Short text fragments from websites
-- Opening Marker --

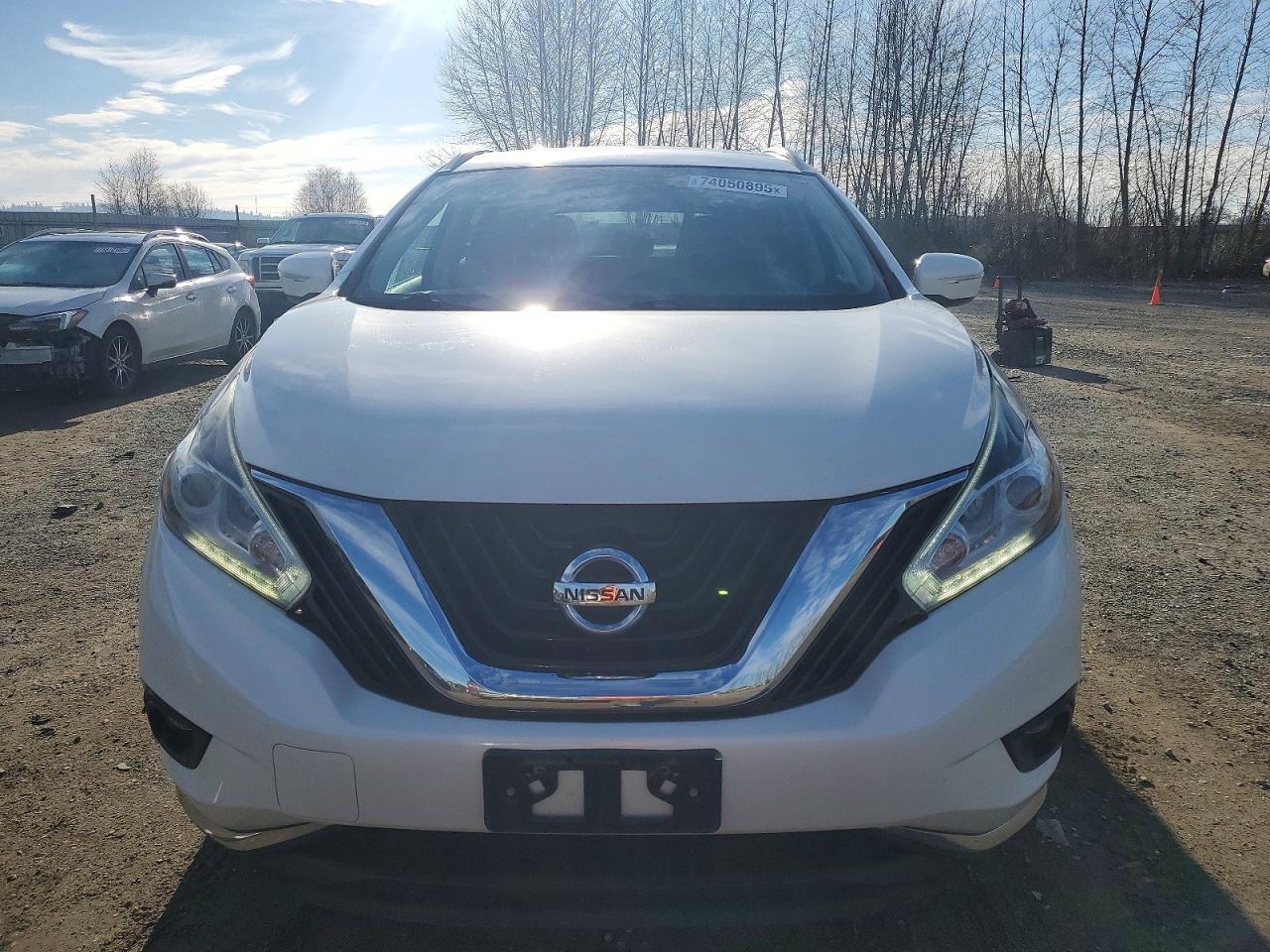 2015 NISSAN MURANO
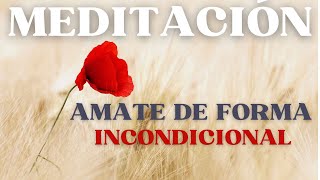 Meditación Guiada AMOR PROPIO Y ACEPTACIÓN 🦋 Perdonarse y Sanarse - Mindfulness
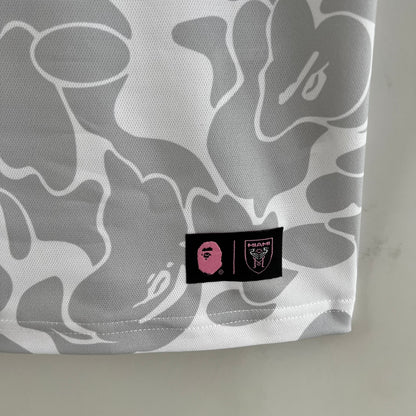 Inter Miami x BAPE Collaboration jersey. (grey)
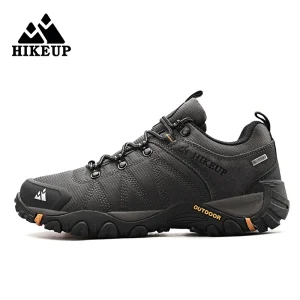 HIKEUP Non-slip Men Hiking Breathable Outdoor Wear Resistant Splashproof Climbing Shoes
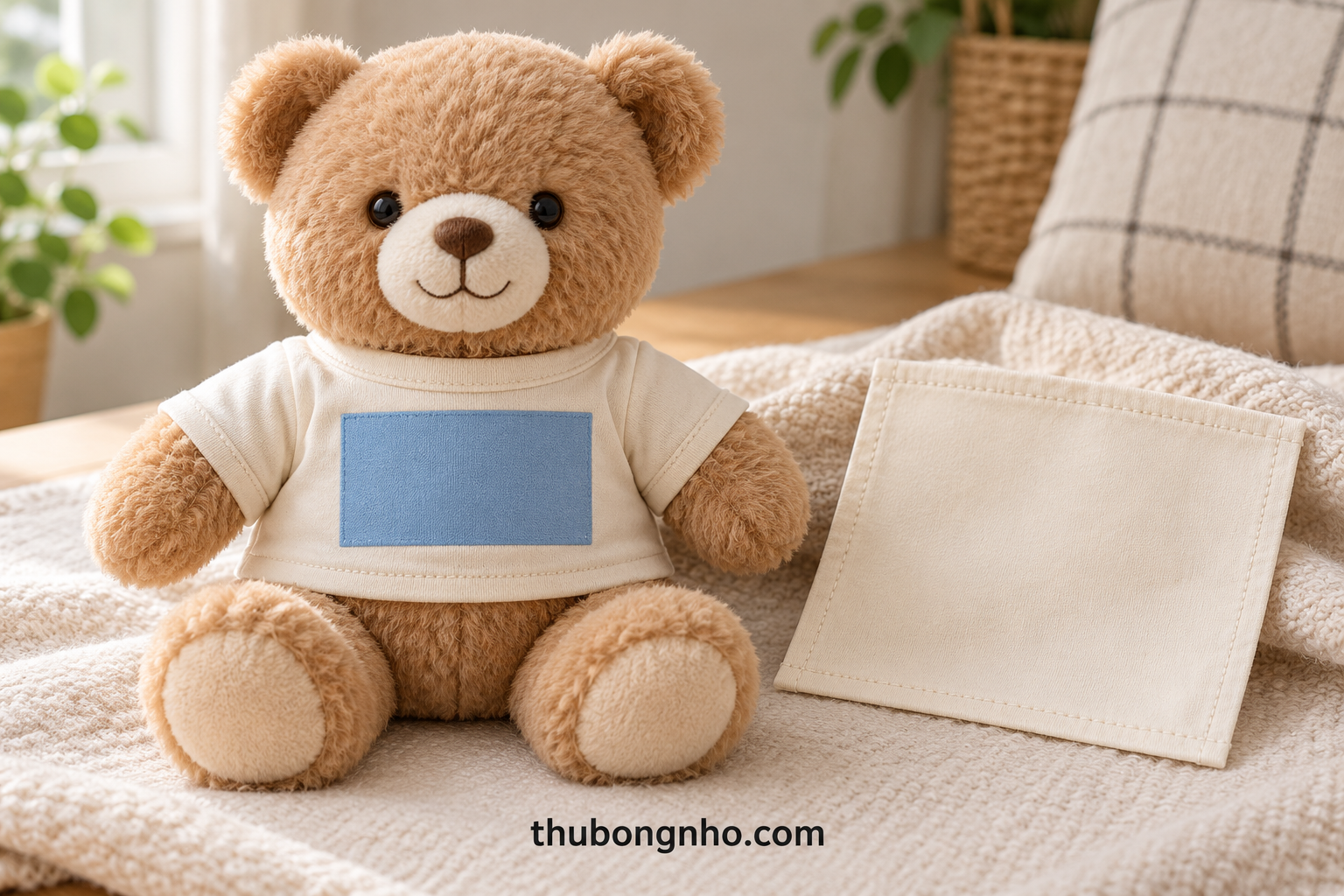 Vùng logo cần xem trên đúng phần vải phẳng, mép áo và đường may của mẫu.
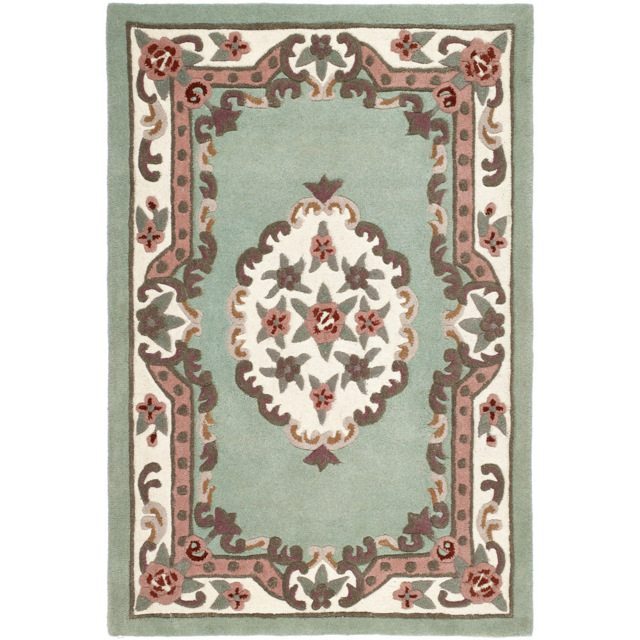 Origins Shensi Green Wool Rug 75 x 150cm - Origins Rugs - Wilko - image 1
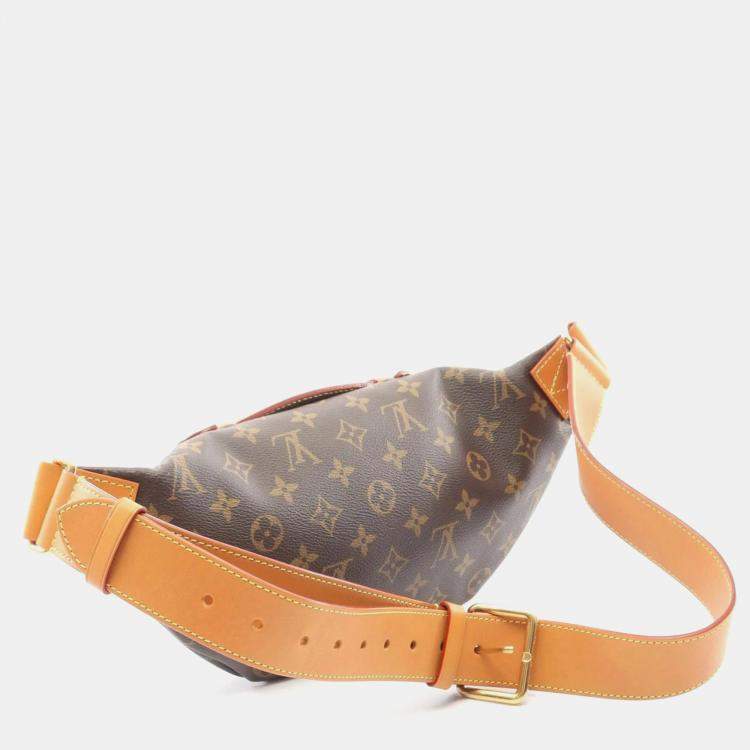 Pre Owned Louis Vuitton Rush Bum Bag Monogram Archive Waist Body Coated Canvas And Leather Monogram Brown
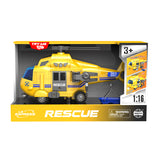1:16 Friction Coast Guard Helicopter (w/ light & sound)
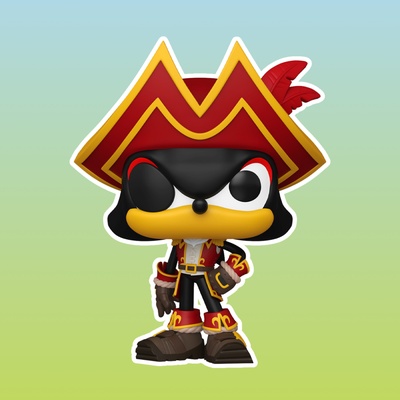 Фигурка Funko POP! Games Sonic The Hedgehog Buccaneer Shadow SDCC25 (Exc) (1079)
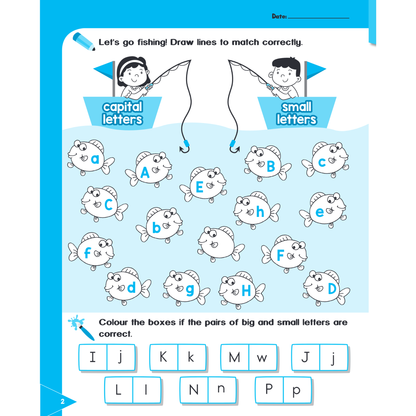 I-Leap K1 English Coursebook A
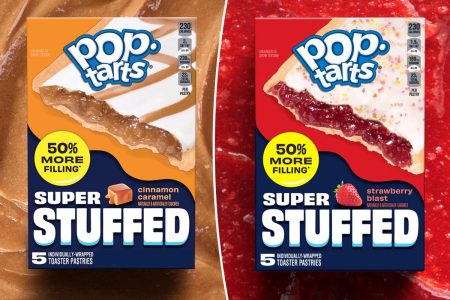 تحتوي معجنات Pop-Tarts الجديدة “Super Stuffed” على حشوة أكثر بنسبة 50%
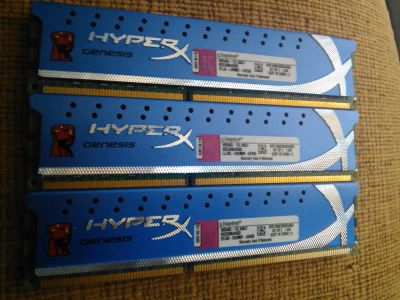 Лот: 4453577. Фото: 1. Память DDR-3 6Gb 1600Mhz. Оперативная память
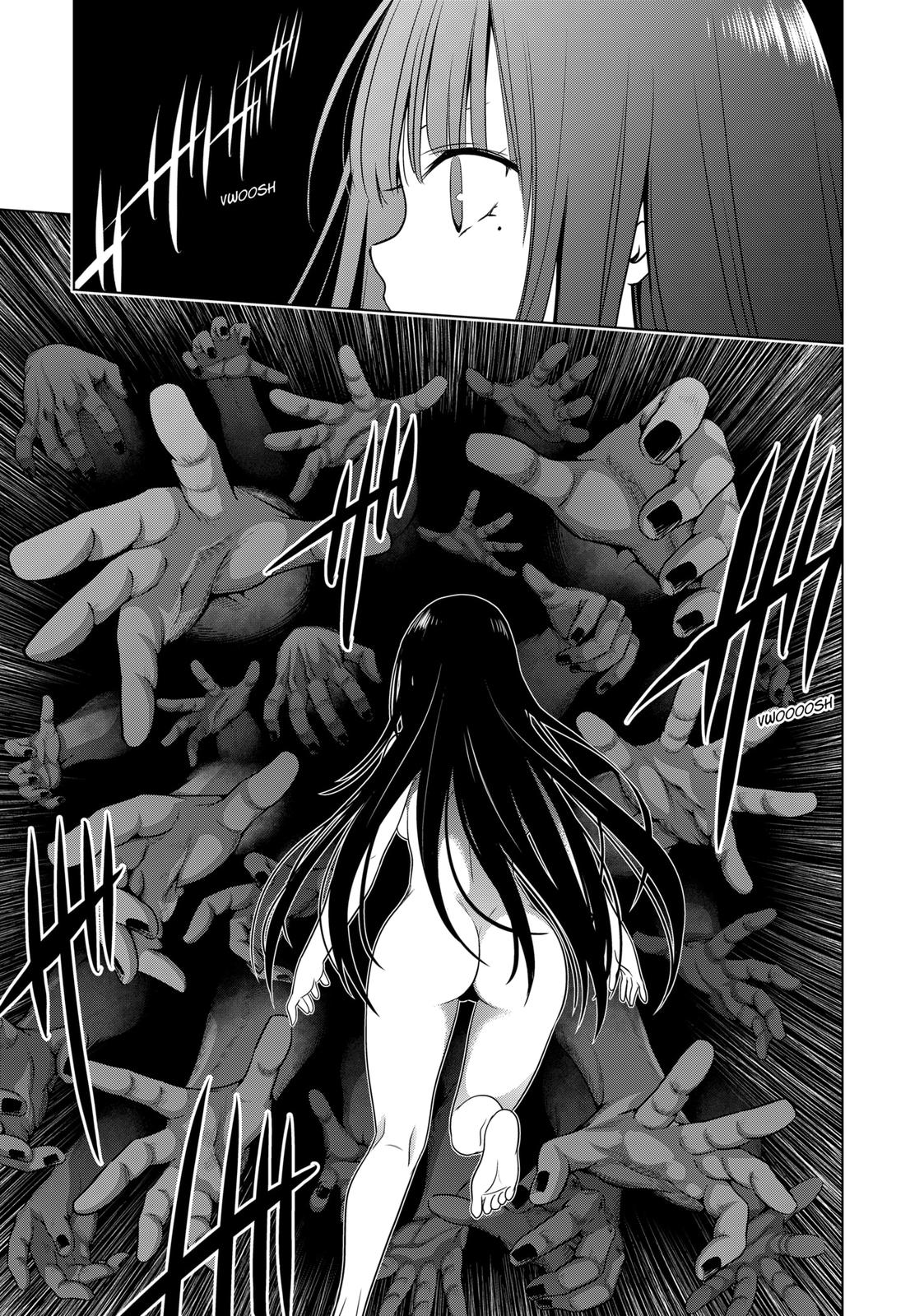 Ayakashi Triangle Chapter 125 page 17 - Chapter 125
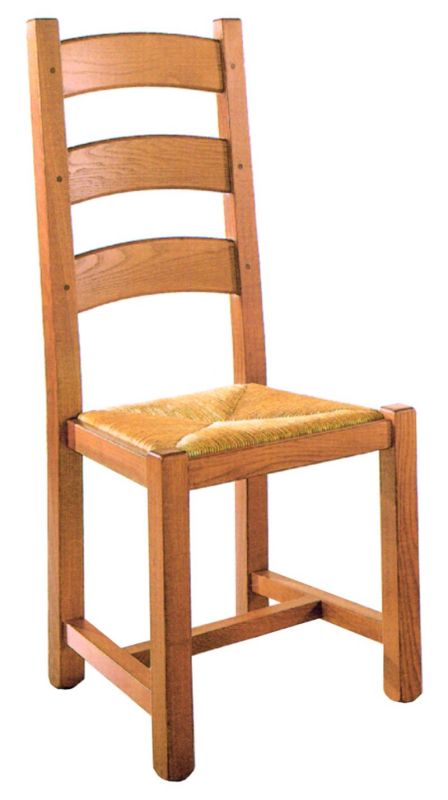Chaise en frêne. Réf Angevine.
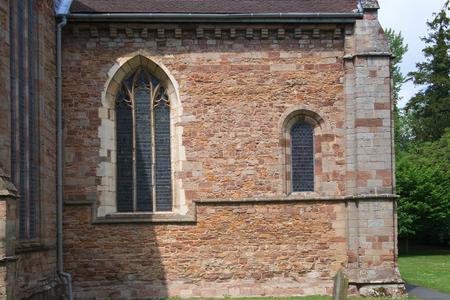 Ledbury St Michael's Church sanctuary south wall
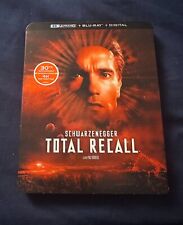 TOTAL RECALL 4K ULTRA HD + BLU-RAY + DIGITAL 30TH ANNIVERSARY WITH SLIPCOVER! comprar usado  Enviando para Brazil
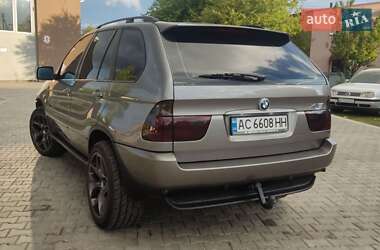 Позашляховик / Кросовер BMW X5 2004 в 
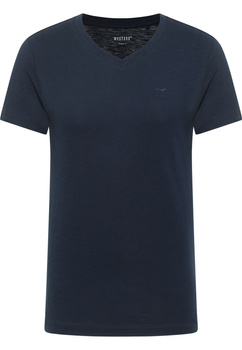 Męski T-Shirt Mustang Style Amado Dark Sapphire 1016275 4136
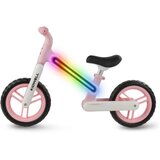 Kidwell Suno dječji bicikl bez pedala s led rasvjetom, pink | shoptok.hr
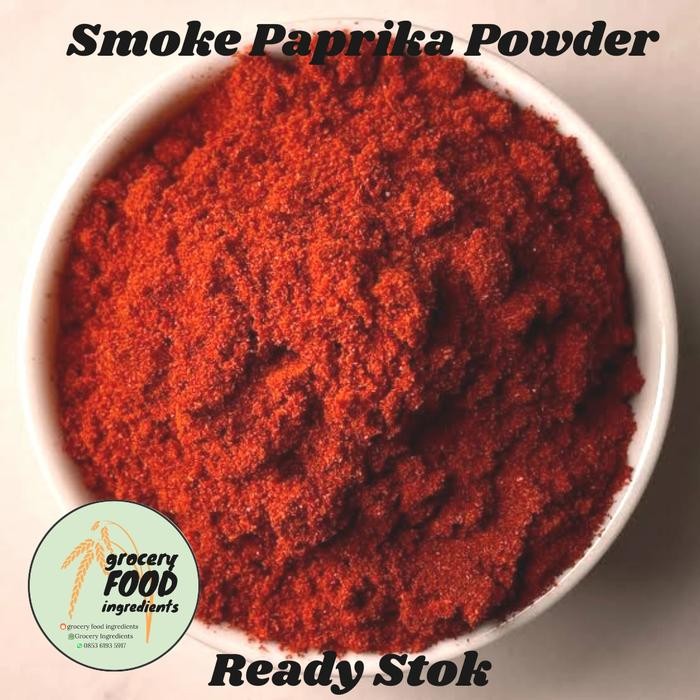 

Pilihan- Smoked Paprika Powder - 100Gr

-- Closing Marker --

- WHAT IS REQUIRED -
Only the lines from the one with "Ledbury St Michael's" through the final line of the data should be written out, exactly and including both ends. Skip the pictures.

- ANSWER TO THIS EXERCISE -
 Ledbury St Michael's Church sanctuary south wall
 TOTAL RECALL 4K ULTRA HD + BLU-RAY + DIGITAL 30TH ANNIVERSARY WITH SLIPCOVER! comprar usado  Enviando para Brazil
 Позашляховик / Кросовер BMW X5 2004 в 
 Męski T-Shirt Mustang Style Amado Dark Sapphire 1016275 4136
 Kidwell Suno dječji bicikl bez pedala s led rasvjetom, pink | shoptok.hr

Pilihan- Smoked Paprika Powder - 100Gr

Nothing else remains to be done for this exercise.